▶ Task directions: Copy exactly the lines from the line holding "French First Lady" through the end of the material, and no others; pictures stay out.

▶ Data excerpt:
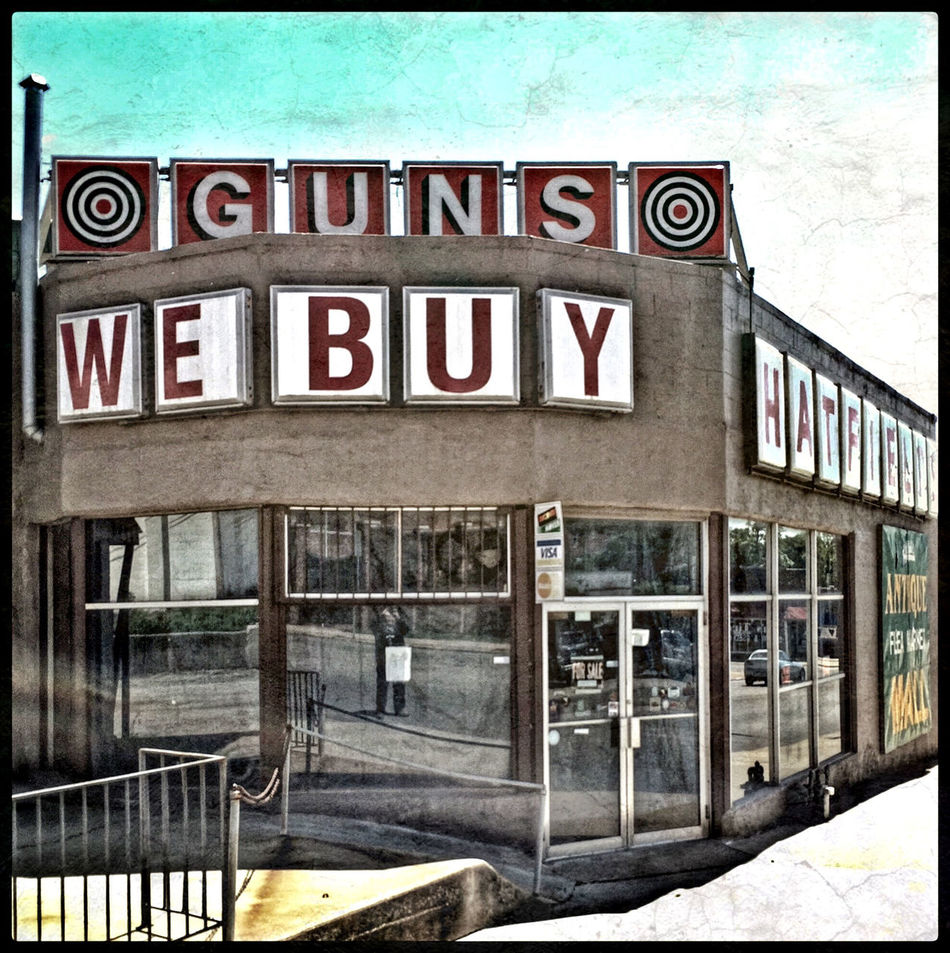 GUNS ARE US ~ Saint Joseph, Missouri USA ~ MIDWESTERN SERENADE Dreamscapes & Memories Landscape Dreamscapes Life Is A Mirror And Will Reflect Back To The Thinker What He Thinks Into It -Ernest Holmes Relic From The Past Saint Joseph, Missouri Divelandscape, Divestreetoghrophy, Cityscape, Roadside America Gunshop Urban Landscape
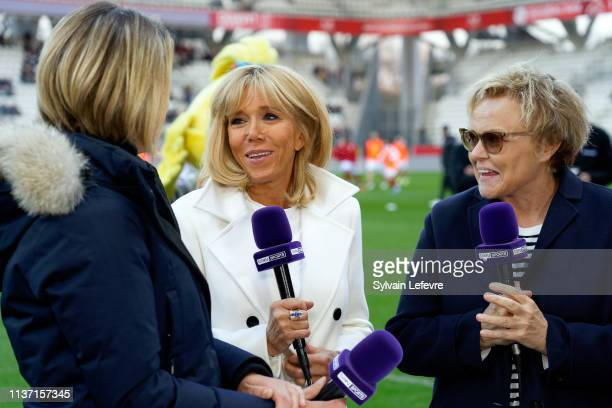 French First Lady Brigitte Macron and Muriel Robin speak with journalist as they attend the Varietes Club De France Vs Reims Charity Match on March...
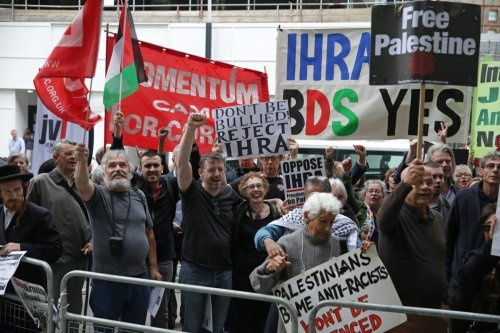 Demonstrators hold placards as they protest against antisemitism in central London on September 4, 2018 [DANIEL LEAL-OLIVAS/AFP via Getty Images]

▶ Finished exercise:
 French First Lady Brigitte Macron and Muriel Robin speak with journalist as they attend the Varietes Club De France Vs Reims Charity Match on March...
 Demonstrators hold placards as they protest against antisemitism in central London on September 4, 2018 [DANIEL LEAL-OLIVAS/AFP via Getty Images]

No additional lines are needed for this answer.